Bardelle foresees multiplexing becoming more of a reality, stating that multiplexing at the cellular level would be extremely enabling. “If we could multiplex more and have even more readouts that would be fantastic for us,” she said. She also believes that AI analysis will make a significant impact. “It is currently being used on enzyme assays, but I would like to see it at the cellular level in the future.” Estimations are up to 80% of the human proteome cannot be addressed by current therapeutic strategies. A promising approach, targeted protein degradation, using PROTACs or molecular glues can help to address the current undruggable proteome and open up new classes of difficult targets for novel therapies.
Although there are numerous applications and technologies that the team would like to see introduced into the cascade, there are various factors preventing them becoming a reality. “We can always dream of what we want, but most approaches are not available at the moment,” said Bardelle. “For example, now that everyone is moving into new fields and working with more obscure targets, we are going to need different types of reagents in order to pursue those fields. The limitation for novel targets is mainly due to the lack of appropriate antibodies, tools or substrates.

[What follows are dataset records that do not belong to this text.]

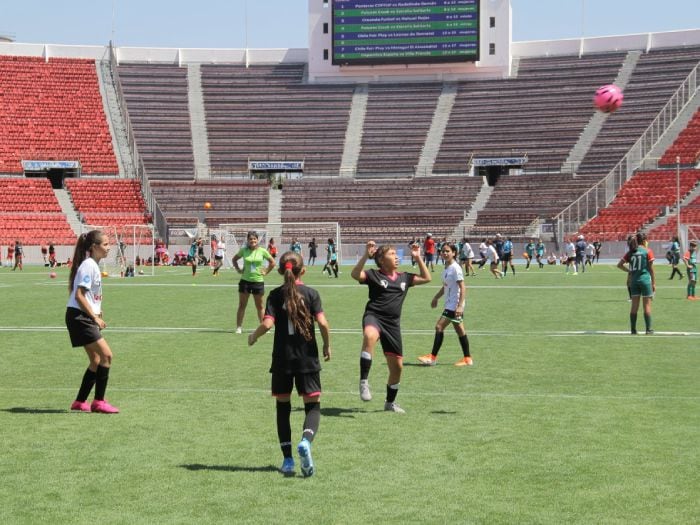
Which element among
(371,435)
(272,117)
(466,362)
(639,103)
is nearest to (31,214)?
(272,117)

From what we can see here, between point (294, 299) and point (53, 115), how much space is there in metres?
71.0

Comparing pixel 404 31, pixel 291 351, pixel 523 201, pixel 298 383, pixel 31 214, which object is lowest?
pixel 298 383

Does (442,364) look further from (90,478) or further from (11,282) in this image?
(11,282)

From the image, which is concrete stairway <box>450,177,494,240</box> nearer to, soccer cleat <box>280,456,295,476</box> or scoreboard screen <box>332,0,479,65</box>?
scoreboard screen <box>332,0,479,65</box>

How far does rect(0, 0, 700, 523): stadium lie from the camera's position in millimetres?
7637

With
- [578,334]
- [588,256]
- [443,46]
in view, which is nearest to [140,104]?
[443,46]

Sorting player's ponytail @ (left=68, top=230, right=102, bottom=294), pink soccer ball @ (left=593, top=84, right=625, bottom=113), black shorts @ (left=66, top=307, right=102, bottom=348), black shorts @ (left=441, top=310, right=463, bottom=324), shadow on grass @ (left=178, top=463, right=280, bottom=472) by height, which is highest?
pink soccer ball @ (left=593, top=84, right=625, bottom=113)

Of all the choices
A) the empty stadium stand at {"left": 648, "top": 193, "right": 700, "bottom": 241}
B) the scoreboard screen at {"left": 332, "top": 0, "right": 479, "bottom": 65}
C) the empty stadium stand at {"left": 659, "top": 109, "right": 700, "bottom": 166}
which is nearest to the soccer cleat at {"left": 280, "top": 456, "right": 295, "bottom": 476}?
the empty stadium stand at {"left": 648, "top": 193, "right": 700, "bottom": 241}

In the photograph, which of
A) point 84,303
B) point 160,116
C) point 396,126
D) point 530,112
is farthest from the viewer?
point 160,116

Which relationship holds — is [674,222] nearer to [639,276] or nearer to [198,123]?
[198,123]

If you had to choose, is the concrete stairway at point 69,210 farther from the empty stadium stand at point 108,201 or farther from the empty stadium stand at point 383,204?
the empty stadium stand at point 383,204

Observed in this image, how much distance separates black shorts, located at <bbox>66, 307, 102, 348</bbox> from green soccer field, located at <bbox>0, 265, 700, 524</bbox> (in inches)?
31.0

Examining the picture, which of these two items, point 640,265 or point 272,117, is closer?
point 640,265

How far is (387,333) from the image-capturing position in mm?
10836
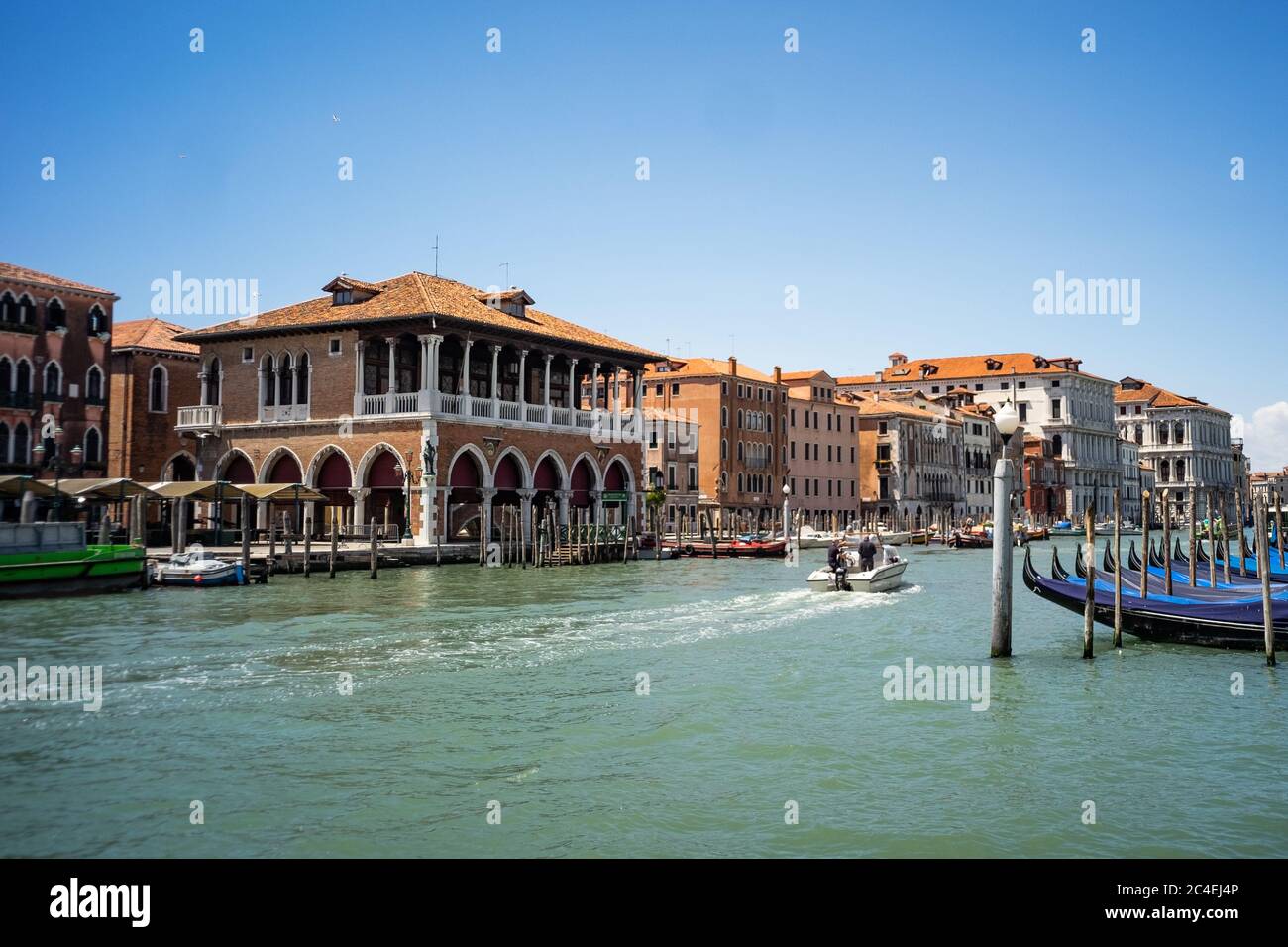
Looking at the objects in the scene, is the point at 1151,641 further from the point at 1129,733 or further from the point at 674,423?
the point at 674,423

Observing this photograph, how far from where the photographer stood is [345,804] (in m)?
7.33

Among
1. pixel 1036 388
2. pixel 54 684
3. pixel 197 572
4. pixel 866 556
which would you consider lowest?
pixel 54 684

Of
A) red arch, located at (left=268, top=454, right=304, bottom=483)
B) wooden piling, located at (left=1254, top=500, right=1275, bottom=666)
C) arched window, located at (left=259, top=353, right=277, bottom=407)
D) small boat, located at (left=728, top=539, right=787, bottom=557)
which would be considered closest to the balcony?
arched window, located at (left=259, top=353, right=277, bottom=407)

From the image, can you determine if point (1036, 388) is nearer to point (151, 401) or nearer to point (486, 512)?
point (486, 512)

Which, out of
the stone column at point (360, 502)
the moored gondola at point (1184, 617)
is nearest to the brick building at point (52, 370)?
the stone column at point (360, 502)

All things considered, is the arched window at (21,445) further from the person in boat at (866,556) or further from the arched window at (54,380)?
the person in boat at (866,556)

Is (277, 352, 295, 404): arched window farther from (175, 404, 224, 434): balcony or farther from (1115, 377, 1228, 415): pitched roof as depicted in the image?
(1115, 377, 1228, 415): pitched roof

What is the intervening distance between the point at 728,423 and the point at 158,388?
26.3 metres

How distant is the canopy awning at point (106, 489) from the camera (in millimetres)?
25734

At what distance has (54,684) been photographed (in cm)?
1159

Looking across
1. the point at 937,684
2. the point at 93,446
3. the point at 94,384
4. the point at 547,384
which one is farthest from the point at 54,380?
the point at 937,684

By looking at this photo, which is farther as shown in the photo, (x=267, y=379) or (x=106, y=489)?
(x=267, y=379)
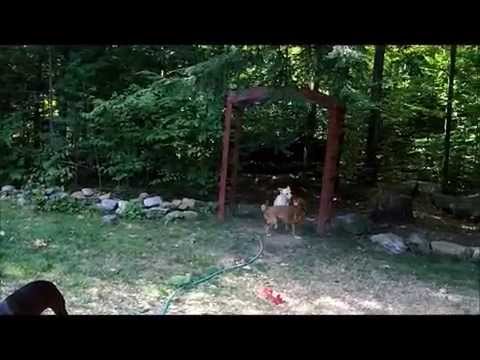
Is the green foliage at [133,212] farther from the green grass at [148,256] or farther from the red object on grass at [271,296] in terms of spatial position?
the red object on grass at [271,296]

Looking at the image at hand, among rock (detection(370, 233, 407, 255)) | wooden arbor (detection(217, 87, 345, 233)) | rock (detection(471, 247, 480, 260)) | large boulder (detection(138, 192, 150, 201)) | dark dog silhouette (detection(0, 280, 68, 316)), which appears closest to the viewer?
dark dog silhouette (detection(0, 280, 68, 316))

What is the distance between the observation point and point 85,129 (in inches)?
267

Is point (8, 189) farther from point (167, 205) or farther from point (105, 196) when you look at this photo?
point (167, 205)

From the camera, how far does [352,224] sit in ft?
17.6

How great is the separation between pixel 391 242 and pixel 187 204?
7.42 feet

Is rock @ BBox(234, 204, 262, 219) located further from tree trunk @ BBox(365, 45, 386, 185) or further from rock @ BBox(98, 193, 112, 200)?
tree trunk @ BBox(365, 45, 386, 185)

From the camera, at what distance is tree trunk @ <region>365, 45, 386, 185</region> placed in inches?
276

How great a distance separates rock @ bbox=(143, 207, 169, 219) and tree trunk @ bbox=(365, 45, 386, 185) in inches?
119

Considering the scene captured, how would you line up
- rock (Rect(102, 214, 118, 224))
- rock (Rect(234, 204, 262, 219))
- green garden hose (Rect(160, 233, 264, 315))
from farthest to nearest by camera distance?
rock (Rect(234, 204, 262, 219)), rock (Rect(102, 214, 118, 224)), green garden hose (Rect(160, 233, 264, 315))

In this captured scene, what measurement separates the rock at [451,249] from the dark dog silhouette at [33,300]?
377 centimetres

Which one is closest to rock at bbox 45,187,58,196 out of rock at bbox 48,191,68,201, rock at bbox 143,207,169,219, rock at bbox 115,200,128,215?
rock at bbox 48,191,68,201

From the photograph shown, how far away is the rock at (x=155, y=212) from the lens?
18.7 feet

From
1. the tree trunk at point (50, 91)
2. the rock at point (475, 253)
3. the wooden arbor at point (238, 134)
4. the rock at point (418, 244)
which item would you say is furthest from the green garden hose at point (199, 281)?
the tree trunk at point (50, 91)

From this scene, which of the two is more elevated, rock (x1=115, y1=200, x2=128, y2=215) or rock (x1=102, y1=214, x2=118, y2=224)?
rock (x1=115, y1=200, x2=128, y2=215)
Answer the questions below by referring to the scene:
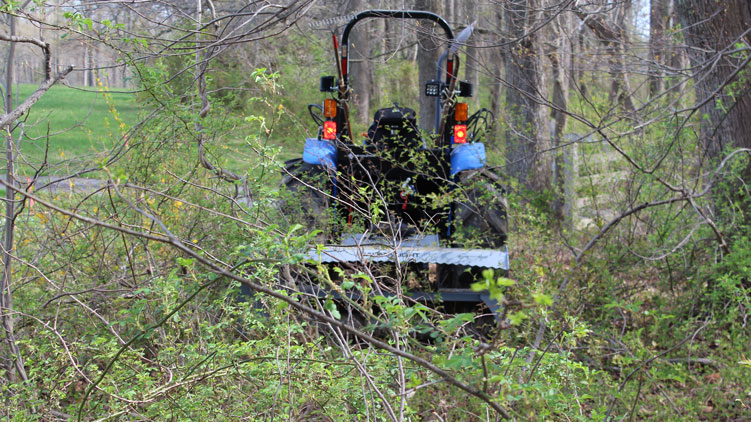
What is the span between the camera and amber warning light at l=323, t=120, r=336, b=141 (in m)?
5.32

We also need to fully understand how complex we need to be at the start of a primary HTS.” In this context, the team discussed the potential for a new type of compound library, whereby the library would be re-designed based on the phenotypic and/or toxic profiling using cell painting, and not based only on their chemical properties. Here, they believe that HCS and AI have a key role to play in these activities.
Physiological relevance will always fit into AstraZeneca’s 5R framework,2 in which R&D decision-making is focused on five technical determinants – the right target, right tissue, right safety, right patient, and right commercial potential. “I think we also need to consider the right modality as an additional ‘R’ that could be added to the framework,” suggested Bardelle. “COVID has shown us that it is great to have a variety of vaccines available from different modalities because they all have advantages and disadvantages. Commercial strategies in the future may be impacted by different modalities like nucleotides or small molecules versus peptides/antibodies. Therefore, I think that is something that will influence the 5Rs in the future.”
Blackett concluded to say that HTS is always a compromise versus scalability, cost, and feasibility of the assay. “As much as we would always like to run the most disease-relevant assay, the purpose of HTS is to identify initial hits with the desired mechanism of action, and understanding this at the primary screening stage allows us to make an informed choice of assay approach, to give balance between complexity and scale, and hence speed and cost.”
- Top 20 Pharma Interviews and Insights: Drug Discovery for Small Molecule [Internet]. PerkinElmer. 2021 [cited 21 May 2021]. Available from: https://www.perkinelmer.com/library/WHP-top-20-pharma-interviews-and-insights-drug-discovery-for-small-molecule.html
- organ P, Brown D, Lennard S, Anderton M, Barrett J, Eriksson U et al. Impact of a five-dimensional framework on R&D productivity at AstraZeneca. Nature Reviews Drug Discovery. 2018;17(3):167-181.